Os cafeicultores de Cacoal mostram-se cada vez mais satisfeitos com o desenvolvimento de suas produções. A inclusão de tecnologia e de assistência técnica focada na potencialidade do município tem proporcionado melhoria na qualidade dos grãos e mudas produzidos e maior rentabilidade aos agricultores. O resultado das ações nessa e em outras cidades levou Rondônia ocupar o 5º lugar no ranking brasileiro dos maiores estados produtores de café.

A cafeicultura de Rondônia recebeu, nos últimos anos, atenção especial do governo estadual, por meio de ações da Secretaria de Estado da Agricultura (Seagri) e da Emater-RO. Incentivos visando à melhoria da qualidade e produtividade do café no estado como o programa de revitalização da cafeicultura, a distribuição de mudas de café clonal qualificadas e a tecnificação da produção foram essenciais para que a produção de café em Rondônia chegasse ao número de 1,678 milhões de sacas, segundo a Secretaria de Política Agrícola (SPA), estimadas para 2016.

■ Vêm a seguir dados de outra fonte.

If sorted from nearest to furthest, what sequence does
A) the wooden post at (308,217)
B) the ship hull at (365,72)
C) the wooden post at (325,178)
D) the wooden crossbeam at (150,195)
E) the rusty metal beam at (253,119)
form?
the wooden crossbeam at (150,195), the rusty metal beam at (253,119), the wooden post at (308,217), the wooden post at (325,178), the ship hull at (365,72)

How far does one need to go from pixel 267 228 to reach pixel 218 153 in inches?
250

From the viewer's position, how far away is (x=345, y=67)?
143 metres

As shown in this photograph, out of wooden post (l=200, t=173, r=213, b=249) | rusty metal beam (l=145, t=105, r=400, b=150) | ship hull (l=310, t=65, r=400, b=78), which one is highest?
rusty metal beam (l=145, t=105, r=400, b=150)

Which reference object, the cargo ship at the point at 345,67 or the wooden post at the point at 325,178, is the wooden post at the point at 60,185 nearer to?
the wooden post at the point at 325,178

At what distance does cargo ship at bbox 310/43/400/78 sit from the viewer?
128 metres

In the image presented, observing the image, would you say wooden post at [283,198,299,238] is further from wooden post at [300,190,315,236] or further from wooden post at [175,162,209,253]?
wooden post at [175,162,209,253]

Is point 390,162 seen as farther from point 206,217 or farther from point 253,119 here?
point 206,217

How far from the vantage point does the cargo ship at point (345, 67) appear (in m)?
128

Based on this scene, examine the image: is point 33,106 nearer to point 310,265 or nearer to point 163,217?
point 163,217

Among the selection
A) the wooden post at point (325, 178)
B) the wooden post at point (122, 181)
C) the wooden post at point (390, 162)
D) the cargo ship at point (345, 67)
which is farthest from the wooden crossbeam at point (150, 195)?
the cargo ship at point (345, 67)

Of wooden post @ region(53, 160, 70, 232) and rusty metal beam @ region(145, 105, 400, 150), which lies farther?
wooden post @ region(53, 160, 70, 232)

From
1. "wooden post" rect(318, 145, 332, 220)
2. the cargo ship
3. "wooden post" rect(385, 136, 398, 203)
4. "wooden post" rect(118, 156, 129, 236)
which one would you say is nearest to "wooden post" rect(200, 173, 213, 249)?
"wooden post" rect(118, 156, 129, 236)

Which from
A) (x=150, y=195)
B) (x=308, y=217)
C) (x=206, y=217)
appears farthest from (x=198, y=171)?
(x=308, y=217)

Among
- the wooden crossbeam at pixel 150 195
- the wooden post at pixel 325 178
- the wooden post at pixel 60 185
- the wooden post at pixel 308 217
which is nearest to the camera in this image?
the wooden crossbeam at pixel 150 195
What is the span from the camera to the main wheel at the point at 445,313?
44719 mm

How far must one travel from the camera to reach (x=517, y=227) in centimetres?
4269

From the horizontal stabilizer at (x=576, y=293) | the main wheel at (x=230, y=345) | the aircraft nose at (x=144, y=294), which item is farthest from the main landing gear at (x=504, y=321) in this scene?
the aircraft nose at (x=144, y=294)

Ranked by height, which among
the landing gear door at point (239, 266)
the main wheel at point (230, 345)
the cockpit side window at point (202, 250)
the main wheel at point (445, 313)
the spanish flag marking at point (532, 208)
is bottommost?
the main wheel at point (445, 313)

Em Cacoal, município que leva o título de capital do café, os resultados são mais aparentes. Segundo o extensionista da Emater-RO, Wesley Gama, o preço da saca do café melhorou e está sendo vendido à R$ 320,00. “A implantação de um pacote tecnológico para a cultura do café trouxe mais confiança para os cafeicultores”, afirma o extensionista. 

INCLUSÃO TECNOLÓGICA

Cacoal vem inovando na cafeicultura e com a inclusão tecnológica nos últimos anos tem passado por mudanças favoráveis aos agricultores e ao estado. A colheita mecanizada, que antes parecia distante, hoje é realidade, inclusive com produtores já trabalhando com modelos recém lançados para o café Conillon/Robusta.

A colheita mecanizada tem oferecido para a unidade familiar uma rapidez na colheita, deixando mais tempo livre para que o produtor possa exercer outras atividades, se assim o desejar. “Tenho gasto apenas 40% do tempo que eu gastava para colher a mesma área em comparação a colheita manual, além de a quantidade de sacos colhidos ser muito maior neste mesmo um hectare”, afirma o jovem agricultor Arthur Kippert, filho do casal de cafeicultores Azilda Rossw Kippert e Almerindo Kippert.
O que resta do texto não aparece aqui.